British Airways

Analysis and Predictions on customers' satisfaction

This project is part of British Airways Virtual Experience, on the website The Forage. Here the repository with notebooks and findings.


The Experience

During this program, we are asked to perform some Data Scientist’s job: build a reviews dataset and perform some analysis over it, and after that we are asked to perform some predictive analysis over a booking dataset to understand which are the main features that contributes to customers’ choice.


Steps

  • To analyse customers’ sentiment after a flight with British Airways, we must build a dataset. We are asked to scrape data from SkyTrax website:
    1. After inspected the website, we began our notebook using ‘request’ and ‘BeautifulSoup’ to grab and inspect reviews data from HTML pages.
    2. Then we built two datasets: the first with reviews text, the second one with customers’ impressions about the flight (web-scraping).
    3. At the end of the task, we performed a rapid analysis over these two datasets: we searched for the most used words in negative reviews (data cleaning and first analysis), and the customers' sentiment (analysis on sentiment).
  • The second task was focussed on predictive analysis: we were asked to train a model on a dataset of 50000 examples of booking process, to understand which features are more important for a customer to purchase a flight (predictive analysis):
    1. The dataset was given by British Airways and had no missing data in it, but many features was in a string format, so we needed to encode them. After checked dataset info, we decided to encode our features using Pandas categories.

WHAT YOU NEED TO DO:
**a)** Please gather every row that contains the string "branch".
**b)** Continue the British Airways project description from the point where it stops.
The British Airways project description and the rows come from unrelated sources.

RECORDED DATA:
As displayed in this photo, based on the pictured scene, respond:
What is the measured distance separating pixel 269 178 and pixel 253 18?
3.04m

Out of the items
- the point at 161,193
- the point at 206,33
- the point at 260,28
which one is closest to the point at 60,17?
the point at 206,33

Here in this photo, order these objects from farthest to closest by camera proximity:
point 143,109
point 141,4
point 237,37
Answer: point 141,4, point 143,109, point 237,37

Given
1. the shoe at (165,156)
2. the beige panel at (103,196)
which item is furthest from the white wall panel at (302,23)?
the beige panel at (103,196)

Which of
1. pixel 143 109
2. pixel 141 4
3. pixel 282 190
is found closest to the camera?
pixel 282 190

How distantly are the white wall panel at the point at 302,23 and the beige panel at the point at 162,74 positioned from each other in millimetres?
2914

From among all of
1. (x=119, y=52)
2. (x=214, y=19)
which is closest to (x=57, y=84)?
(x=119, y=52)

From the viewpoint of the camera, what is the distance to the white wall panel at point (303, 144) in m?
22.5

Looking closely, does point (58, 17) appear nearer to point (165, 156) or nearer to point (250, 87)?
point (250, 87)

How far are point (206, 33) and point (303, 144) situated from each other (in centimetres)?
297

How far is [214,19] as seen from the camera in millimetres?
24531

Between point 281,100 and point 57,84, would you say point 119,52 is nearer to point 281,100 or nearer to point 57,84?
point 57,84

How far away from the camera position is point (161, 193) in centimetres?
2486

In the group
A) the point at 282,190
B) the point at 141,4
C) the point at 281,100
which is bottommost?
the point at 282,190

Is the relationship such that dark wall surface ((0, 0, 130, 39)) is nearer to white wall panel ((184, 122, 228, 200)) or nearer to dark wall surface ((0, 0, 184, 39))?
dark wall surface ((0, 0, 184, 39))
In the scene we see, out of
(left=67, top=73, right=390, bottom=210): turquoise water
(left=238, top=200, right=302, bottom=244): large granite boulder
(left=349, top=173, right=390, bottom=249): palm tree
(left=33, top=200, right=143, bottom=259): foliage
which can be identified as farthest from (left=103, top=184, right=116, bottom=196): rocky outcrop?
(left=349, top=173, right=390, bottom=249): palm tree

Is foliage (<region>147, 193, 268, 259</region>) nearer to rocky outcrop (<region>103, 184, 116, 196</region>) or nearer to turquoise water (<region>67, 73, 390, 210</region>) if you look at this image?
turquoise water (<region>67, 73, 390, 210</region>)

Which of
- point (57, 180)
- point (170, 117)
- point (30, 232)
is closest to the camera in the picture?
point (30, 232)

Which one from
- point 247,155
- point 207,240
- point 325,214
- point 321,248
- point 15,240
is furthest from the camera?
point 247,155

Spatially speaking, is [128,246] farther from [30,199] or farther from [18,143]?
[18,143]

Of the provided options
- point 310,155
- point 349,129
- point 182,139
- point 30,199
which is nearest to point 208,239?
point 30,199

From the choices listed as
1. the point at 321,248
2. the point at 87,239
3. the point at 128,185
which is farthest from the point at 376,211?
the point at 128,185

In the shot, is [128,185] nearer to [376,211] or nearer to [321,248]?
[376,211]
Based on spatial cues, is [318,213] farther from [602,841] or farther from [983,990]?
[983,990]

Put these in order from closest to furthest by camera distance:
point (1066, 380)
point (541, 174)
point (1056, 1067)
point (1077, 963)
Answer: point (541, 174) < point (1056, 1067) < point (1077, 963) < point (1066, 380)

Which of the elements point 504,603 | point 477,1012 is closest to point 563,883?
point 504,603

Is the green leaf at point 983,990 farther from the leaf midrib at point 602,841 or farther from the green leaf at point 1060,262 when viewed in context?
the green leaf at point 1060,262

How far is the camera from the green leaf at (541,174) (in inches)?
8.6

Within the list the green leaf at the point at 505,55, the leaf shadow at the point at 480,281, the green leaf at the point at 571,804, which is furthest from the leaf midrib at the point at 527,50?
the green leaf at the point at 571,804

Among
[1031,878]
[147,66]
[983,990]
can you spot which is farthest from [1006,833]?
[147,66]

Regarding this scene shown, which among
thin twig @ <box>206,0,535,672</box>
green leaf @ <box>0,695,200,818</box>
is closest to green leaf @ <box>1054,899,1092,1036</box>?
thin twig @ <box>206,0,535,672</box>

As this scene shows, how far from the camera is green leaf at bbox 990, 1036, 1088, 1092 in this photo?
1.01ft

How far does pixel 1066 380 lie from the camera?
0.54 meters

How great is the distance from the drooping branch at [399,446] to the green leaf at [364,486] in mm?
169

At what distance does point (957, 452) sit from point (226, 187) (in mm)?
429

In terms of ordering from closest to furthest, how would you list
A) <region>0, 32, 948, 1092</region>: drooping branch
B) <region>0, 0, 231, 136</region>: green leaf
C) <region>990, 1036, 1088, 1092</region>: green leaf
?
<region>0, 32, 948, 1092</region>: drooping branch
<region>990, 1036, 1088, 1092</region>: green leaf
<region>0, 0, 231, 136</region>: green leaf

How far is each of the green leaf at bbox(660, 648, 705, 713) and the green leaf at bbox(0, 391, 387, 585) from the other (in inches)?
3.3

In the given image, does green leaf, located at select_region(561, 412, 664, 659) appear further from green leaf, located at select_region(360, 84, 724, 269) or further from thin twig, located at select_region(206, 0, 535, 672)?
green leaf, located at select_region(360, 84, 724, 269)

THE REPLIES:
**a)**
How great is the distance from the drooping branch at [399,446] to the green leaf at [364,486] in mm?
A) <region>0, 32, 948, 1092</region>: drooping branch
<region>0, 32, 948, 1092</region>: drooping branch

**b)**
    2. After this pre-processing, we analysed the dataset to understand data distribution, especially labels distribution. We noticed that this distribution was extremely skewed.
    3. We tried to build and train a ‘RandomForestClassifier’, but as we expected the estimator was very inaccurate and prone to biases.
    4. To avoid this kind of problem we tried oversampling to balance the number of positive and negative samples, and after this operation our model performed quite well on our dataset.

What we have found

General Sentiment

During the first part of the project we have found that most reviews are negative, as shown in the graph.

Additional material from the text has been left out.